In the early part of my career, I didn’t judge my creativity and just made stuff that felt good. It didn’t always make sense right from the start, but the concepts felt naturally interesting. I happened to make work that people connected with and work that I was proud of. But this meant that people were now watching. Like anything, you very quickly become self-conscious when people are looking at you. One of the nicest and most crippling things that someone said to me after reviewing one of my projects was, “I can’t wait to see what you come up with next…” But what if that’s all I’ve got? It’s a terrifying thought.
For the past couple of years, I’ve been wracking my brain with the notion that the next big – no – HUGE creative idea will come to me out of nowhere, and I’ll be set to make something brilliant. The more I push, the less creative I seem to feel. The harder I work, the smaller and more confusing the ideas are. That overwhelming feeling of “Am I being creative enough?” can unexpectedly pass over me like a thick, grey cloud and linger. It pushes me to question if I’ve worked hard enough, if I’ve given it my all, if I’ve put enough time into it. Switching this off can at times feel impossible. When your hobby is your job, it feels like it can swing one of two ways: it’s all you can think about, and it feels great or it’s all you can think about, and it’s exhausting. Depending on the day, I’m in both camps, and that in itself is exhausting.
The Pandemic Work-Life Balance
So what does any of this have to do with the Coronavirus Pandemic? Now I know that I’m just a tiny grain of sand in all of this, and compared to the people out there working on the front line – actually making a difference – I’m just a guy with a camera feeling a little lost. But the part about feeling lost has actually been the best thing that could have happened to me in my career so far. I feel terribly guilty saying that in these circumstances. But it’s true. I realised that feeling lost and being told that I have to stop what I’m doing for a few weeks because the world needs some time to mend has given me time to breathe. Don’t get me wrong, I am quite literally living my dream and successfully supporting my family with my job, but man alive does it come with some stressful territory.
During the first two weeks of Isolation, I was bouncing from wall to wall wondering if I should be out there surfing the “doorstep portrait” wave. Don’t get me wrong, I have heaps of respect for people that have done this and created some historically powerful work, but did I really want to do it? Or would I be doing it because other photographers were doing it, making me feel like I had to keep up? It took me some time to work out the answer and I’m content with my decision to have not done anything. I didn’t start any projects, and I didn’t try to create anything compelling. Why? I had no headspace, so to throw myself into a situation of trying to create, under pressure, at a time when I had no idea what planet I was on made no sense. I needed the time to re-align my thoughts and for the first time in a long time, I had permission to stop. Instead, I decided to take some time to photograph my little family, with no expectation. Just go back to where it started with photography, pure and seamless. In this time, I’ve managed to take some of my favourite photos of my son and create memories that I hope will remind us of a time of love and unity. I totally appreciate that the world isn’t in the best state it can be, arguably far from it. But by turning down the volume on life and just embracing isolation – I was more free than ever.
A Gentle Murmur
When you really think about it, when was the last time you stopped? Care-free, no burden, no expectation and felt that stillness. The last I can remember would be around 25 years ago. It would have been the freest my mind would have been. Ever since then, it just felt like I’ve been trying to grow up – constantly pushing for something. I grew up with a misconception that being an adult would be easier than dealing with a stack of homework. I got that wrong.

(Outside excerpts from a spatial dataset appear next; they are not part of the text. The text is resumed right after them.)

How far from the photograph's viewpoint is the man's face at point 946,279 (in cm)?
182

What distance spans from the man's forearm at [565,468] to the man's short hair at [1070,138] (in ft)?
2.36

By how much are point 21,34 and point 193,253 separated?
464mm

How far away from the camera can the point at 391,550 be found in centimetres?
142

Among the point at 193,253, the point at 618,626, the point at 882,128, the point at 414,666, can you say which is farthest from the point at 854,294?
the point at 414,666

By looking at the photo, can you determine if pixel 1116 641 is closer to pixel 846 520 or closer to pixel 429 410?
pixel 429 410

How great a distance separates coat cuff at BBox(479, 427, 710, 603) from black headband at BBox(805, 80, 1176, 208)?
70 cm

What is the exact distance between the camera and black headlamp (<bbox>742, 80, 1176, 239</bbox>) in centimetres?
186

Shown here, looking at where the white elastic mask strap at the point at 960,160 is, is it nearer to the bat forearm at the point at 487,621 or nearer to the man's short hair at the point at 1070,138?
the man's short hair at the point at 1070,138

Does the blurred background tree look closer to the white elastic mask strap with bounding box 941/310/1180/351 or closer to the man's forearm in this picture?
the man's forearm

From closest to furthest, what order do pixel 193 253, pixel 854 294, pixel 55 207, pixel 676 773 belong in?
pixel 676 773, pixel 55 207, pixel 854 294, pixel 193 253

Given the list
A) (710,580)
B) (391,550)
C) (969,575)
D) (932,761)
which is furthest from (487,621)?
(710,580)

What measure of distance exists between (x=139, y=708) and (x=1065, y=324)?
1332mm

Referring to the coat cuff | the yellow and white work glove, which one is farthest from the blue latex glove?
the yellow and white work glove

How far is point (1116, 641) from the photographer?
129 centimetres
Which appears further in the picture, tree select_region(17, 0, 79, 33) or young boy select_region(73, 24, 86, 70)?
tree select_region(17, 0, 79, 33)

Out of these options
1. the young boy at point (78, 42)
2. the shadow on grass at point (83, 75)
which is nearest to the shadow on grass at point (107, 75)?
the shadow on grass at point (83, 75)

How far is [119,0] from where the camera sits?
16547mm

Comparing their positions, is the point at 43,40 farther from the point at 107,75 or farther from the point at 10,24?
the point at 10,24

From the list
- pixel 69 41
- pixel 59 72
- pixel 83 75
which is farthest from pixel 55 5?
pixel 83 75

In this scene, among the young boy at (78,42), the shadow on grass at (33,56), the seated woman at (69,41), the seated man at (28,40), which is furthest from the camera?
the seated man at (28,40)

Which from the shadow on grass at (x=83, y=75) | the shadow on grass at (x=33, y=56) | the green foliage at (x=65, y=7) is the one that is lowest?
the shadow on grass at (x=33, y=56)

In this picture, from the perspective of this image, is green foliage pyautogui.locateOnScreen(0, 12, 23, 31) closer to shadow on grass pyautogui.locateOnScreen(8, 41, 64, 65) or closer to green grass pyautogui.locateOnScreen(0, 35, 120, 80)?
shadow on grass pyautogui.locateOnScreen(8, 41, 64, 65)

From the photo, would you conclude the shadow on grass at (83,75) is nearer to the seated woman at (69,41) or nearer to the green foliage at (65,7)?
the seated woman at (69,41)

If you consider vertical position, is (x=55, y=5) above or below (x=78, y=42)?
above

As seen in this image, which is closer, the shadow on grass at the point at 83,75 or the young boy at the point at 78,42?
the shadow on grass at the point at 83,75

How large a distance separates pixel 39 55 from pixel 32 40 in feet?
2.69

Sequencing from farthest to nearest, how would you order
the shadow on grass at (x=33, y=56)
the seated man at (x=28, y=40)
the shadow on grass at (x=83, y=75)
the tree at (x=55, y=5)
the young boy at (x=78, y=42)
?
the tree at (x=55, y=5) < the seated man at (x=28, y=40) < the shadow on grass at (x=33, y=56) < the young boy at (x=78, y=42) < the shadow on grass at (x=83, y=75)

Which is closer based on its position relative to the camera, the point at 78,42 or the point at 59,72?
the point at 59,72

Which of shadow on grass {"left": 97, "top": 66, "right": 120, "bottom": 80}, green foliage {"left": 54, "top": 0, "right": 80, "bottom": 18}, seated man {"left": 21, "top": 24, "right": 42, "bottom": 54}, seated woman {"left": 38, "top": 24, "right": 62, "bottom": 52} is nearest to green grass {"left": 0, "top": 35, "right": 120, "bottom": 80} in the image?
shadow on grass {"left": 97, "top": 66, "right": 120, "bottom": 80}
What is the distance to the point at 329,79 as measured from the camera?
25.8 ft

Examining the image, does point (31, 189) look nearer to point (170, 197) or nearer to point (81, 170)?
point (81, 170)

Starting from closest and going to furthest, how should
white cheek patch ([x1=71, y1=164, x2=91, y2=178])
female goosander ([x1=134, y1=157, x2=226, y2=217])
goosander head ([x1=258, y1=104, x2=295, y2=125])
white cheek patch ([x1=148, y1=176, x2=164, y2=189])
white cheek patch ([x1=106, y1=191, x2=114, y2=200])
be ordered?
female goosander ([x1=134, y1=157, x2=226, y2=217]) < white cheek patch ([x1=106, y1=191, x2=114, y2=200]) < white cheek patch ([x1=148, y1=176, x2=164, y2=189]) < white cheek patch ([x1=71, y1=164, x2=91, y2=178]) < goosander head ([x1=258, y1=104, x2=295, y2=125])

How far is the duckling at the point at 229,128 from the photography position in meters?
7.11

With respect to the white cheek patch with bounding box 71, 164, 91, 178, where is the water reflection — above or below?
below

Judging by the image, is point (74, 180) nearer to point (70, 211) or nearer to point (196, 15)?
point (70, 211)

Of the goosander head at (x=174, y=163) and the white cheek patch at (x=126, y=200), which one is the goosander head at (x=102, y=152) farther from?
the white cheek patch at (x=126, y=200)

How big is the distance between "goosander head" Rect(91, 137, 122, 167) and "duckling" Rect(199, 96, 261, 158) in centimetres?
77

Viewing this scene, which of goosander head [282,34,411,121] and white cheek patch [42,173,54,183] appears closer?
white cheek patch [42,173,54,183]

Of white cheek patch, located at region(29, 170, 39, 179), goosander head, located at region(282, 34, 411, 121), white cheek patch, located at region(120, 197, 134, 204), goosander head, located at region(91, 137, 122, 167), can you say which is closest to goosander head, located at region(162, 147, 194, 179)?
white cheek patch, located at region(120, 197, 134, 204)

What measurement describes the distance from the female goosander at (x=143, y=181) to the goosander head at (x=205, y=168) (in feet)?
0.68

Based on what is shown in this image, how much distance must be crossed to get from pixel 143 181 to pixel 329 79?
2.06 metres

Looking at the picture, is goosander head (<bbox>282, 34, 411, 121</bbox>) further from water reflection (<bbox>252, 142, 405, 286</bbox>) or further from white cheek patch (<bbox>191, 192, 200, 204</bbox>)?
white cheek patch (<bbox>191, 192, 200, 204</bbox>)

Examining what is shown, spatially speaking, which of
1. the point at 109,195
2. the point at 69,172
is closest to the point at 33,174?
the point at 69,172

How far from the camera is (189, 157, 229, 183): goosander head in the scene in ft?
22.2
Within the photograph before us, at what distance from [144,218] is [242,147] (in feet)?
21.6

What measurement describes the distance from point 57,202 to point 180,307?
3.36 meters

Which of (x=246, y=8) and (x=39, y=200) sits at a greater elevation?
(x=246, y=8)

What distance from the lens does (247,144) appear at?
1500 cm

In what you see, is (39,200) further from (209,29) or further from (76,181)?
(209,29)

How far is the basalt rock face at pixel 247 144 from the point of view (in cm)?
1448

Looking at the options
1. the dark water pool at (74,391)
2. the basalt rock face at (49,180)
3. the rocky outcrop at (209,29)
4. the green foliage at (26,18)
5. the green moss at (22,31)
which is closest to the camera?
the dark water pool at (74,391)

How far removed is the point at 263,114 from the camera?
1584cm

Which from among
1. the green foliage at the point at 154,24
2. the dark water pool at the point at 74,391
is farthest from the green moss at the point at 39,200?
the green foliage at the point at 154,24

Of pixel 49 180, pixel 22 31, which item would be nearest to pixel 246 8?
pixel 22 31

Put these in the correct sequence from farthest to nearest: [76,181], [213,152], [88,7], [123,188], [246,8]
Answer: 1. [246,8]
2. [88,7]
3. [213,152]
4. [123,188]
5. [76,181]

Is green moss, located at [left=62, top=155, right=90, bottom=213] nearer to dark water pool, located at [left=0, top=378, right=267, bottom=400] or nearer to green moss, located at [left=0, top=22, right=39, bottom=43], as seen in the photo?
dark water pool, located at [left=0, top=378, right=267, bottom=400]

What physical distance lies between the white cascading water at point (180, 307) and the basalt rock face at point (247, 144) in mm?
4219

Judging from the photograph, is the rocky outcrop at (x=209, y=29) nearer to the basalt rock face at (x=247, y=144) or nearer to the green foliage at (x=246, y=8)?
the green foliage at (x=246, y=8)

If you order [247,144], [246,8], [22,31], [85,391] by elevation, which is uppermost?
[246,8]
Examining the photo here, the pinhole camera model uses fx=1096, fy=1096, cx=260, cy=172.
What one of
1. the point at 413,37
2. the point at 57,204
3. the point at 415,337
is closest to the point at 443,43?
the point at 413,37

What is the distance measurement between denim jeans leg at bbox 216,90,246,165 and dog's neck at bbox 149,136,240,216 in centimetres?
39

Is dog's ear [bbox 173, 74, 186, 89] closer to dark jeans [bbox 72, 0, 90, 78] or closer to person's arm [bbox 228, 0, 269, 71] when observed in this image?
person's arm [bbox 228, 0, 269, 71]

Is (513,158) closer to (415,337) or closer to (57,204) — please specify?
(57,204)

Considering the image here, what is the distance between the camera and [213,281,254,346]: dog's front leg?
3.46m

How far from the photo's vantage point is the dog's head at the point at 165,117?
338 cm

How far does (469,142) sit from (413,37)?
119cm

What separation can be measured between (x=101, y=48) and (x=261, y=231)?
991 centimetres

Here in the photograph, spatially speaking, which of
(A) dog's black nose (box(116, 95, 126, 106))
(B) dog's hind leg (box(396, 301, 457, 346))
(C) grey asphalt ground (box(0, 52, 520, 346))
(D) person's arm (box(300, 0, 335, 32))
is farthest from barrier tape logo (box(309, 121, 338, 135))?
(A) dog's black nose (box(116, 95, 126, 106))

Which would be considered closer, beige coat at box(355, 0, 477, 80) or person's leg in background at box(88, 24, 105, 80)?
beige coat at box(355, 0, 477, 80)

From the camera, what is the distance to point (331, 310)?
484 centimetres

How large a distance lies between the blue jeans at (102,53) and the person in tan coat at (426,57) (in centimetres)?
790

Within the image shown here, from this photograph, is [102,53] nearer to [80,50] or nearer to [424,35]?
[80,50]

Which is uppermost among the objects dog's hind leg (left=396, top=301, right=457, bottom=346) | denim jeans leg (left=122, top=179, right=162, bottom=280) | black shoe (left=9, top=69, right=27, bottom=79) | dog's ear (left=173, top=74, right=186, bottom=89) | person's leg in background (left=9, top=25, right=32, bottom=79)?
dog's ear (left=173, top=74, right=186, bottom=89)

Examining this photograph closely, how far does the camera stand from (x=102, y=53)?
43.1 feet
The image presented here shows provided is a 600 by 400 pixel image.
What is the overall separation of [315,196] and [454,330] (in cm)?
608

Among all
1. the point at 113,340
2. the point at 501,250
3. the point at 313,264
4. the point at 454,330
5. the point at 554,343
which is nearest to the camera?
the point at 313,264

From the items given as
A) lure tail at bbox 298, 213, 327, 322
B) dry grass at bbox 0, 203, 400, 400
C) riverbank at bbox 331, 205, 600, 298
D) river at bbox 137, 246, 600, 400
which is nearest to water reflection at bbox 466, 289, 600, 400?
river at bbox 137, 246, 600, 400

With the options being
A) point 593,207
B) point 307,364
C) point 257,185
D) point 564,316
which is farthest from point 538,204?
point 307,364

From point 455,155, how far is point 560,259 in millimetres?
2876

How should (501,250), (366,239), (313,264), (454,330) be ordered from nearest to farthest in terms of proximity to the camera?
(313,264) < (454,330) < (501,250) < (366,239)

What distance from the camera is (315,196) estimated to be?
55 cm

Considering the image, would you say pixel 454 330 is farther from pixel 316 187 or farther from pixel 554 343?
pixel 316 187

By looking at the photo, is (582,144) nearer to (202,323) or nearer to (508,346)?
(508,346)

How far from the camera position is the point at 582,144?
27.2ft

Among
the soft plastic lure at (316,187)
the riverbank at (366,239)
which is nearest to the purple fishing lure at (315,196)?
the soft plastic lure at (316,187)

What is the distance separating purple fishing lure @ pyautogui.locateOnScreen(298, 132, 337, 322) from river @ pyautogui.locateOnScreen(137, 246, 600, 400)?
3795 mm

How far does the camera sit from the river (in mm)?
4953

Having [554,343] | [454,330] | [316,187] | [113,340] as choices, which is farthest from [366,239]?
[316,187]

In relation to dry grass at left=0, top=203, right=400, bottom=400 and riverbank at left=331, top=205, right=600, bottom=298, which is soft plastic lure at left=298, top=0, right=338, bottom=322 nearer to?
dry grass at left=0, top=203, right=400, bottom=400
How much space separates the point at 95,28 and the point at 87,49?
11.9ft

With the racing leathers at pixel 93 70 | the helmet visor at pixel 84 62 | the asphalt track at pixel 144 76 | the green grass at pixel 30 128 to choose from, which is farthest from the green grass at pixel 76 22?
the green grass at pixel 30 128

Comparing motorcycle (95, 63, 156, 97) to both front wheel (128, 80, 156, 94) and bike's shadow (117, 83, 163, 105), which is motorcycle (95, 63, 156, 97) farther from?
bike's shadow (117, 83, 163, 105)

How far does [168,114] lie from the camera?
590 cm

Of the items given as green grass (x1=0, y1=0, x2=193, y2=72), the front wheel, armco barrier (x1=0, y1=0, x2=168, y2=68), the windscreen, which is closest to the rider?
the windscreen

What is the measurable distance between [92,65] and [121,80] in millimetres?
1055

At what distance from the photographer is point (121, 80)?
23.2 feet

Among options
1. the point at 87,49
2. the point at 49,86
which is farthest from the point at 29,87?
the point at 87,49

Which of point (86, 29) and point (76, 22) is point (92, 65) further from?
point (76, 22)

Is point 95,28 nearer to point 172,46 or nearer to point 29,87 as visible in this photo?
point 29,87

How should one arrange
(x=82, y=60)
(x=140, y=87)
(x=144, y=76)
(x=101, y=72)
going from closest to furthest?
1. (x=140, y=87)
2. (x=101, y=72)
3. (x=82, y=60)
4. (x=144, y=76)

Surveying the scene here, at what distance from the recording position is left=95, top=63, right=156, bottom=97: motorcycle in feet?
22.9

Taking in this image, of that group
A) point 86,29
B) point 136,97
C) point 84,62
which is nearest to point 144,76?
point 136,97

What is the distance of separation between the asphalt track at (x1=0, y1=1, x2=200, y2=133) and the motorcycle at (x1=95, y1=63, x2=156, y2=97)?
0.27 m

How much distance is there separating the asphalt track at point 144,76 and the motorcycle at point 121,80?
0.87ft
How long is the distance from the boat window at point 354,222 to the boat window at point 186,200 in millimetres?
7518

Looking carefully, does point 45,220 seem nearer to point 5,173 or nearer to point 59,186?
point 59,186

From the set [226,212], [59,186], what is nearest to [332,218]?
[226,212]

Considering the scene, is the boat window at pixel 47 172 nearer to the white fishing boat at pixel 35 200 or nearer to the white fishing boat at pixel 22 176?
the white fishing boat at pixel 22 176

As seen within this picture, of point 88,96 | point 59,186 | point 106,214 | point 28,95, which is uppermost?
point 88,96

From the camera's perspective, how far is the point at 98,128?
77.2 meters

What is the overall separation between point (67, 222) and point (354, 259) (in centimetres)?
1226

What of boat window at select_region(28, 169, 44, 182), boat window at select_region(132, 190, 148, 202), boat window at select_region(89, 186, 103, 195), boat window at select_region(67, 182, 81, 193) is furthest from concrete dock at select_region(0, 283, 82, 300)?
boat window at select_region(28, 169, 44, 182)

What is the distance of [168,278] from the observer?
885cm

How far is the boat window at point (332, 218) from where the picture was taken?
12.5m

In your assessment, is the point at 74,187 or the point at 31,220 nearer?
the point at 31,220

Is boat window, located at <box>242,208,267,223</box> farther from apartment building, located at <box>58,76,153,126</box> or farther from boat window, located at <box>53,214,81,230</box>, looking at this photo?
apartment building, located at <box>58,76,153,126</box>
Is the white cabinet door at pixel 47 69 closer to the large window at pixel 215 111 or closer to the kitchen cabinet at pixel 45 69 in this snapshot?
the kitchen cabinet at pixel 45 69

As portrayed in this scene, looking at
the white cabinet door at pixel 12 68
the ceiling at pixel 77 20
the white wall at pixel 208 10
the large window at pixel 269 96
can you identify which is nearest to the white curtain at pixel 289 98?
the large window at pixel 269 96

I’ve heard a gentle murmur amongst my community that enforced Isolation has been some of the most cathartic times they’ve had in years. Time with their thoughts, time with their family and time away from what we’ve allowed to become our “normal”.
There’s no doubt that the NHS and frontline workers have been working relentlessly to keep us safe, and honestly a thousand thank yous will never be enough for their bravery and commitment. But when things get back to some kind of “normal”, I hope I’m able to take this sense of calm and recognise when I should stop. Recognise when I’ve worked too hard and give myself more than just a moment to breathe and re-set.